J'arrêtai ma lecture et réfléchit quelques secondes. Cette blessure à la cheville, je m'en souvenais. Ma sœur se l'était faite lors de sa cinquième année de rugby. Donc cela voulait dire qu'elle avait à peu près huit ans lors de cette visite. Par conséquent, j'avais donc à peu près quatorze ans lorsque j'avais rédigé ces mots.

" Alors que je retenais mes larmes et mes envies de meurtres, ma frangine s'approcha du médecin, et, pinçant son large ventre, blanc et flasque, elle s'exclama avec sérieux:
- Il va falloir éviter de devenir pire que ça hein? C'est pas que c'est moche, mais un peu quand même. Et puis vous risquez un ventre de femme enceinte à ce niveau de consommation de bière !

J'étouffai un petit rire tandis que Athéna, très digne, partait du cabinet en m'emportant à sa suite."

J'eus un petit rire. Ma frangine, posée sur le fauteuil à côté de moi, me demanda la raison de mon hilarité. D'un mot, je lui fis se souvenir de cet événement et elle joignit son rire au mien.

Je la regardai quelques secondes, appréciant ce sourire étincelant qu'affichait Athéna tout le temps, ou presque. Ses yeux gris étaient brillants de joie, quelques mèches teintées de bleu s'échappaient de son chignon lâche qui retombait mollement sur sa nuque fine.
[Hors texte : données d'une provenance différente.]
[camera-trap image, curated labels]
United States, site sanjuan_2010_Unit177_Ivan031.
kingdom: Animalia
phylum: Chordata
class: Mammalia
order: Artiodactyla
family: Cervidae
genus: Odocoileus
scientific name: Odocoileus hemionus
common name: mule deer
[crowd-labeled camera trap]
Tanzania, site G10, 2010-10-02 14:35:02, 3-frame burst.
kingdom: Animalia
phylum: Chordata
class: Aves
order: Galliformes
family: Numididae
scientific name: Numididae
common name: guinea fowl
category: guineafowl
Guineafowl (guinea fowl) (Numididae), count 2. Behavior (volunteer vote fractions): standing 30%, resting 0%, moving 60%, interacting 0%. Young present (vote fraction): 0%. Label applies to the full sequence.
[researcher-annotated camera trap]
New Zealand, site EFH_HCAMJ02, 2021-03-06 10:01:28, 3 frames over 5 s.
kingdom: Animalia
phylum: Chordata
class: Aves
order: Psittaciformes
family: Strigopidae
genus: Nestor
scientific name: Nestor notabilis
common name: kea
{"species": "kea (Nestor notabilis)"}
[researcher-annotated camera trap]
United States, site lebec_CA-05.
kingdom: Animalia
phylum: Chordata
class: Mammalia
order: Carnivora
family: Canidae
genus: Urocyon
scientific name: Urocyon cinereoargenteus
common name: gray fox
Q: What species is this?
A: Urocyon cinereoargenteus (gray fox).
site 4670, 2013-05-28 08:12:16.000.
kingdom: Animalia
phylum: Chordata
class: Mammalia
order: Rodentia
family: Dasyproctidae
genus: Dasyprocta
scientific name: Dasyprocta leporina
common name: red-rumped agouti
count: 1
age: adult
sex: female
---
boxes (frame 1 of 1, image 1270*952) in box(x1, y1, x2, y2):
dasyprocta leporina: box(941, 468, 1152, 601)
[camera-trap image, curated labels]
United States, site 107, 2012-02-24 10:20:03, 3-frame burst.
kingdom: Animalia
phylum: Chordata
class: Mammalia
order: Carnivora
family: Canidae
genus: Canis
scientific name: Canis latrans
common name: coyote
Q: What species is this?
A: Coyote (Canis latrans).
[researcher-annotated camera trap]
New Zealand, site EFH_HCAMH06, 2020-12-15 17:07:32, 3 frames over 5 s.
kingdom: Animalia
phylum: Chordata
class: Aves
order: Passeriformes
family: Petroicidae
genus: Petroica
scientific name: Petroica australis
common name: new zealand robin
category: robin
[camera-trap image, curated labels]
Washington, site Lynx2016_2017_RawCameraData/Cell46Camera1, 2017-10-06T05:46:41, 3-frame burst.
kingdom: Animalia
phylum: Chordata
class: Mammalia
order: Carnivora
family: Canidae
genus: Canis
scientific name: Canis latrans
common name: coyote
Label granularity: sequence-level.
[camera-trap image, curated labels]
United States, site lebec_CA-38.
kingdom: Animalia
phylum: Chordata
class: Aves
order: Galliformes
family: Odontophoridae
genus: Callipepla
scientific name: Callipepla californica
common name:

A mon inverse, ma frangine avait hérité de la finesse et de la blondeur de son Suédois de père. Ainsi, elle paraissait frêle. J'étais le chêne solide et fort, plein d'énergie et Athéna était le roseau souple et gracile.

Mais depuis quelques temps, sa minceur m'inquiétait. Elle ne mangeait plus, avait changé trois fois la taille de sa garde robe, et mettait en permanence des pulls amples qui peinaient à dissimuler ses épaules rachitiques et sa maigre poitrine. Ses jambes, bien qu' immenses, paraissaient encore plus décharnées qu'avant. Ma frangine sombrait peu à peu dans l'anorexie et ça me faisait flipper...

- Tu lis quoi Dianou ? s'enquit ma petite sœur.

J'hésitai à lui répondre et finis par esquiver la question en
l'interrogeant sur le nouveau lycée où elle allait faire sa rentrée dans quelques semaines. Athéna nous avait rejoint à Angoulême, la cité de la BD, où elle allait intégrer une école d'art.

Cela faisait quelques années qu'elle avait monté un petit groupe de tagueurs hors la loi qui s'échinaient à rendre couleur et magie aux vieux murs des quartiers abandonnés.

Athéna était une artiste du haut de ses dix sept ans. Avec quelques bombes de peinture, elle avait dressé le portrait de femmes célèbres : Simone Veil, Flora Tristan, Olympe de Gouges, Xiu Zetian, Bandana Chiva, et autres dames illustres.

Quelques partisans de son groupe de tag l'avaient suivis ici, et d'autres comme César et Naomi allaient la rejoindre. Bref, elle n'avait donc pas tout abandonner en décidant de venir ici. Elle y gagnait même au change.

Je me demandai soudain, si la mort de ma mère n'était pas une raison de la rechute aux enfers gouvernés par une balance de ma frangine. Je n'avais jamais compris quel mécanisme étrange la poussait à s'affammer.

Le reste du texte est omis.